§ Ketentuan Tugas
A) Salin bagian teks bacaan di antara "Dr. Suheri, M.Pd.I, Tenaga" dan "dan pengorbanan ibunya.", termasuk kedua batas tersebut, tanpa perubahan apa pun.
B) Tentukan apakah setiap pernyataan berikut sesuai dengan teks bacaan. Jawab ya atau tidak dan sertakan kutipan persis dari teks yang menjadi penentunya.
(i) Sang Kiai menyuruh anak itu menuliskan semua keburukan ibunya.
(ii) Anak itu menyebut ibunya sebagai orang yang berpendidikan.
(iii) Sang Kiai menjadi marah ketika menerima tulisan dari anak itu.

§ Teks Bacaan

§ §

“JIMAT” Rahasia, Agar Hidup Mulia?

Dr. Suheri, M.Pd.I, Tenaga Pengajar Pesantren Kunuuzul Imam Kauman dan Dosen STAI At Taqwa Bondowoso (Foto : Tim Kreatif) 
Ada seorang anak yang datang pada sang Kiai mengeluhkan kekurangan orang tuanya. Ia mengatakan kalau ibunya itu orangnya kuno dan tidak berpendidikan, sehingga membuat si anak tersebut merasa teraniaya oleh ibunya

Sang Kiai dengan tenang mendengarkan semua apa yang diucapkan oleh si anak itu. Kemudian, sang Kiai menyuruh anak itu untuk menulis semua keburukan ibunya. Anak itu menulis kalau ibunya pemarah, kurang perhatian, suka mengatur-atur, pelit, suka menyalahkan, pendendam, pilih kasih, tidak adil dan lain sebagainya. 

Sang Kiai tetap tenang ketika anak itu menyerahkan tulisan yang berisi kekurangan ibunya sendiri. Kemudian, sang Kiai menyuruh anak itu lagi untuk menulis secara jujur tentang jasa dan pengorbanan ibunya.

§ §

§ Daftar Data

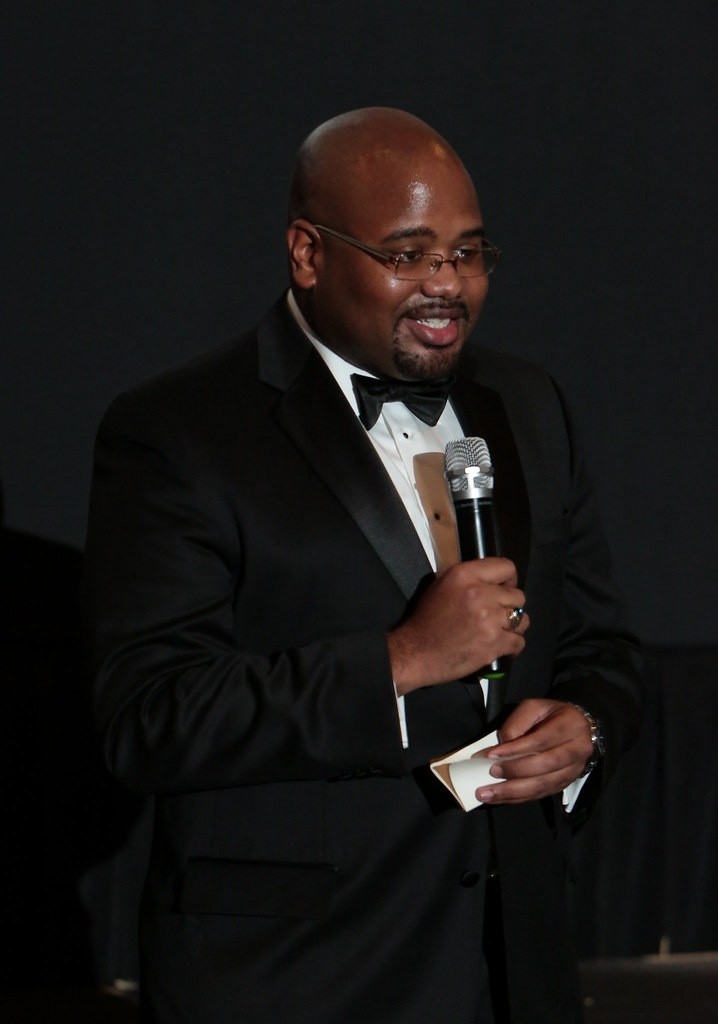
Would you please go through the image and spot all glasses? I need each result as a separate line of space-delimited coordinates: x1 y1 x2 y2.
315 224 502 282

§ §

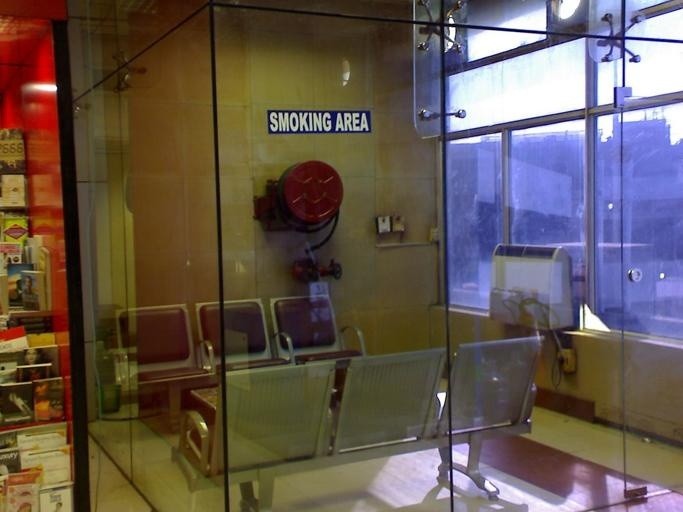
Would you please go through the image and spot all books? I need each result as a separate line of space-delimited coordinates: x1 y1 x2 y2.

§ §

§ Kunci Jawaban
A)
Dr. Suheri, M.Pd.I, Tenaga Pengajar Pesantren Kunuuzul Imam Kauman dan Dosen STAI At Taqwa Bondowoso (Foto : Tim Kreatif) 
Ada seorang anak yang datang pada sang Kiai mengeluhkan kekurangan orang tuanya. Ia mengatakan kalau ibunya itu orangnya kuno dan tidak berpendidikan, sehingga membuat si anak tersebut merasa teraniaya oleh ibunya

Sang Kiai dengan tenang mendengarkan semua apa yang diucapkan oleh si anak itu. Kemudian, sang Kiai menyuruh anak itu untuk menulis semua keburukan ibunya. Anak itu menulis kalau ibunya pemarah, kurang perhatian, suka mengatur-atur, pelit, suka menyalahkan, pendendam, pilih kasih, tidak adil dan lain sebagainya. 

Sang Kiai tetap tenang ketika anak itu menyerahkan tulisan yang berisi kekurangan ibunya sendiri. Kemudian, sang Kiai menyuruh anak itu lagi untuk menulis secara jujur tentang jasa dan pengorbanan ibunya.

B)
(i) Ya: "sang Kiai menyuruh anak itu untuk menulis semua keburukan ibunya"
(ii) Tidak: "ibunya itu orangnya kuno dan tidak berpendidikan"
(iii) Tidak: "Sang Kiai tetap tenang ketika anak itu menyerahkan tulisan yang berisi kekurangan ibunya sendiri"